**Given request**
Copy out all of the data below, requests included, and add -108 to every number in the answers, both the distances and the point coordinates.

**Raw records**
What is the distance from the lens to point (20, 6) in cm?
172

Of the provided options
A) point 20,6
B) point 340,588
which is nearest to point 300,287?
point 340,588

**Problem solution**
What is the distance from the lens to point (20, 6) in cm?
64

Of the provided options
A) point 20,6
B) point 340,588
which is nearest to point 300,287?
point 232,480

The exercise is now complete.